Em todo o mundo, as mulheres - inclusive as lideranças da SEWA, da Climate Resilience for All e de muitas outras organizações - têm algumas das melhores ideias para minimizar os efeitos das mudanças climáticas, muitas vezes com base em sua experiência prática. Além disso, muitas dessas soluções podem ser implementadas em escala. No entanto, para ajudar milhões de mulheres a proteger seus meios de subsistência e sua saúde em face do calor implacável, é necessário mais financiamento.

A filantropia é um começo. Como líderes de duas das maiores fundações climáticas do mundo, temos plena consciência do papel importante que ela desempenha no incentivo a soluções eficazes para a crise climática. Ao contrário de outros investidores, as fundações filantrópicas podem buscar e testar iniciativas inovadoras, como seguro contra o calor e telhados frios com reflexão solar. E esse tipo de trabalho está se expandindo: Na Conferência das Nações Unidas sobre Mudanças Climáticas em Dubai, nos reunimos com outras filantropias para lançar o Adaptation and Resilience Funder Collaborative. Em julho, em resposta ao apelo de Guterres à ação, esse grupo de fundações voltadas para o clima, o desenvolvimento e a saúde comprometeu-se com um investimento inicial de US$ 50 milhões para apoiar medidas de adaptação.

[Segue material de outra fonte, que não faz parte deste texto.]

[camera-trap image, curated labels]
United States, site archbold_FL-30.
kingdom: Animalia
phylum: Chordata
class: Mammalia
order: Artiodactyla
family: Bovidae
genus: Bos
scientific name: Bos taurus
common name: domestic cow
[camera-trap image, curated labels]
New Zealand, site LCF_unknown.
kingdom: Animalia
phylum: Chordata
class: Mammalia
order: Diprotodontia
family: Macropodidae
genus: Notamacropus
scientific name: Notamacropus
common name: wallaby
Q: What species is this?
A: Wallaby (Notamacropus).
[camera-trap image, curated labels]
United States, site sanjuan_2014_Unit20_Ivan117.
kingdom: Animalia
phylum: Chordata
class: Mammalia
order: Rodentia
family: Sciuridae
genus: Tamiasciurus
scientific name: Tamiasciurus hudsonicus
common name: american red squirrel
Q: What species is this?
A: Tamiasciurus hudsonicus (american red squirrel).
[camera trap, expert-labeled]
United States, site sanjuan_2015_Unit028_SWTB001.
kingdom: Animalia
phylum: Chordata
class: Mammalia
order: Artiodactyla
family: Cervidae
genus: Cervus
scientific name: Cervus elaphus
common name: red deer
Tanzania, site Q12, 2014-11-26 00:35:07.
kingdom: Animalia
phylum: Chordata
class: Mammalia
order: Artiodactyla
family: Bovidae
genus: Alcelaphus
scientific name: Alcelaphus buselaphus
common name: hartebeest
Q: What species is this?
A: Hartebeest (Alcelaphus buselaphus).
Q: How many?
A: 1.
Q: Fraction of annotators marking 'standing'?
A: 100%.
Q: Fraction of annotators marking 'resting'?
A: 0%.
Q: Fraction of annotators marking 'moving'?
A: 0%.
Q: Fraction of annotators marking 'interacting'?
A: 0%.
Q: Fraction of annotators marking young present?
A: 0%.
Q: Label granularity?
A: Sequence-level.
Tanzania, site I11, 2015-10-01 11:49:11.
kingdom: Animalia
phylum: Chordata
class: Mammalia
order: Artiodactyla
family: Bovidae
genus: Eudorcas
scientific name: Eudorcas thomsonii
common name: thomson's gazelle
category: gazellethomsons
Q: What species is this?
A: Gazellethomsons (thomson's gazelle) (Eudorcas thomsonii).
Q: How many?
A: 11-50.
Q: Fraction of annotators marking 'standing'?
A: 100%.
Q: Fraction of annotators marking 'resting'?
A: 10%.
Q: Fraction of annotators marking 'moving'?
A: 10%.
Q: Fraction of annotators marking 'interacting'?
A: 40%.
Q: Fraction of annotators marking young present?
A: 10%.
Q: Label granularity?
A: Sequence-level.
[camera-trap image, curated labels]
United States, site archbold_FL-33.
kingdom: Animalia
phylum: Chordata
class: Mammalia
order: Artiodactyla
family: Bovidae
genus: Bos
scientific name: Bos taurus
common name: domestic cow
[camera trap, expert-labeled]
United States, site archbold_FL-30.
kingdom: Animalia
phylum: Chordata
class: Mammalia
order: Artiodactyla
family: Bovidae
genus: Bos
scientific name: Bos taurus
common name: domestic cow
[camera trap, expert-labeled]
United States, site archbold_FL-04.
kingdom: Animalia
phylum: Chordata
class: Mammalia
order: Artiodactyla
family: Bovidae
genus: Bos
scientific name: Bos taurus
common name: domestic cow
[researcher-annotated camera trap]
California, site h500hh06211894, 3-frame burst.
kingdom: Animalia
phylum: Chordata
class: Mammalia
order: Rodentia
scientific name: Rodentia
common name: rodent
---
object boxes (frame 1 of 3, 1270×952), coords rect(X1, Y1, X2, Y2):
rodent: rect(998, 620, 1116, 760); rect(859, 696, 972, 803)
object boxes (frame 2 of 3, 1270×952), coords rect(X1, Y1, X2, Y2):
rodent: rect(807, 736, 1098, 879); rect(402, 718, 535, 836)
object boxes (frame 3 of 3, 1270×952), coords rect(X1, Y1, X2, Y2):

Mas esse investimento, embora importante, é uma gota no oceano em comparação com a lacuna de financiamento da adaptação. Todas as partes interessadas, inclusive os governos, o setor privado, as organizações da sociedade civil e as comunidades locais, têm um papel a desempenhar na redução dos riscos de calor extremo, na proteção da saúde humana e na oferta de oportunidades econômicas para todos.

Criar resiliência ao calor extremo não é tarefa fácil, especialmente para os mais de 500 milhões de mulheres na economia informal. Existem soluções inovadoras, como o seguro contra o calor, mas filantropos, governos e investidores privados devem trabalhar juntos para ampliá-las mais depressa a fim de combater os efeitos do aumento acelerado das temperaturas. A recompensa valerá a pena, pois o aumento da resiliência climática das mulheres beneficia a todos nós.